I didn’t want to fight

Thich Nhat Hanh placed a haunting stock photo of a shocked, dissociated, teary eyed Vietnamese soldier in an article of his about compassion. Every fibre of the soldier’s being emanated an unspeakably tragic pain and worse off—one that was not allowed be expressed. He spoke to me: I didn’t want to fight.

My heart dropped and my gut wrenched. He must have been no older than 20 years old. The following thought was: He could have been dad. But he wasn’t. My dad evaded enlistment during the Vietnam war by hiding inside a wall in his home for a long time. Later, him and my mother fled the country on a small boat by bribing the police with gold. We’re now grounded in Eastern Canada.

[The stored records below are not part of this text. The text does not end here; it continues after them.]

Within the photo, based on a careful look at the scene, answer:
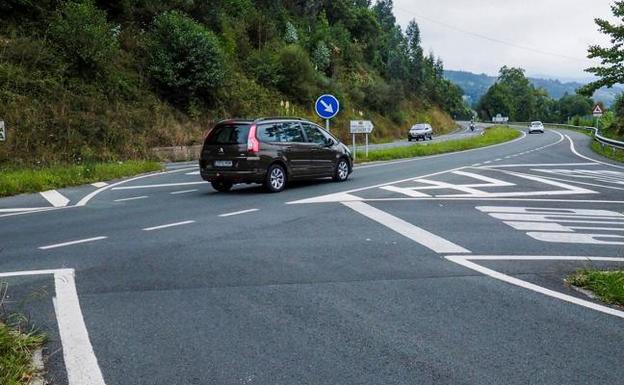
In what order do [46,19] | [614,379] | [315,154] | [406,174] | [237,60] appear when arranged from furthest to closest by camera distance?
[237,60], [46,19], [406,174], [315,154], [614,379]

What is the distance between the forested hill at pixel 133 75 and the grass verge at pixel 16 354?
17432 mm


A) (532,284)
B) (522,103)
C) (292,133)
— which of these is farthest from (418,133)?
(522,103)

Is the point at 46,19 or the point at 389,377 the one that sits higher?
the point at 46,19

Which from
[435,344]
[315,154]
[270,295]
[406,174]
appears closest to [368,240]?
[270,295]

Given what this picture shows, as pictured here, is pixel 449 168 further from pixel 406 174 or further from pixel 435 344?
pixel 435 344

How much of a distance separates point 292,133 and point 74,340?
34.6 ft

During the war, Thich Nhat Hanh was exiled from Vietnam for his immense efforts in peace activism. Even after the battle played out through to its brutally long end, the victorious Vietnamese communist government was still threatened by his influence. For these reasons, they banned Thich Nhat Hanh’s teachings, exercising forceful control over his mindfulness practice communities.

You may be asking why? How could such an innocent practice like attending to the present moment pose such a risk?

I learned the answer after undertaking vigorous mindfulness training myself. It’s because when you practice mindfulness, you develop a greater capacity to question all conditioned beliefs (e.g. political ideologies), and explore in your Heart what truly feels right. When you practice mindfulness, you learn to release hatred for “the other” and replace it instead with compassionate understanding for all sides. When you practice mindfulness, peacebuilding skills grow naturally from the inside-out.

Of course, the Vietnamese communist government did not favour a population of freethinkers and nonviolent resisters.

The image of the soldier is still menacingly burned into my head. Though I can’t help but believe that Thich Nhat Hanh strategically placed that photograph there for me (and of course, others like myself), because it had triggered a deep grief in my ancestral history that cannot be forgotten.

This is not acceptable. This cannot happen again. This should still not be happening now. What do I do? The answer arose spontaneously from the very core of Thich Nhat Hanh’s mission itself: Spread the practice of mindfulness.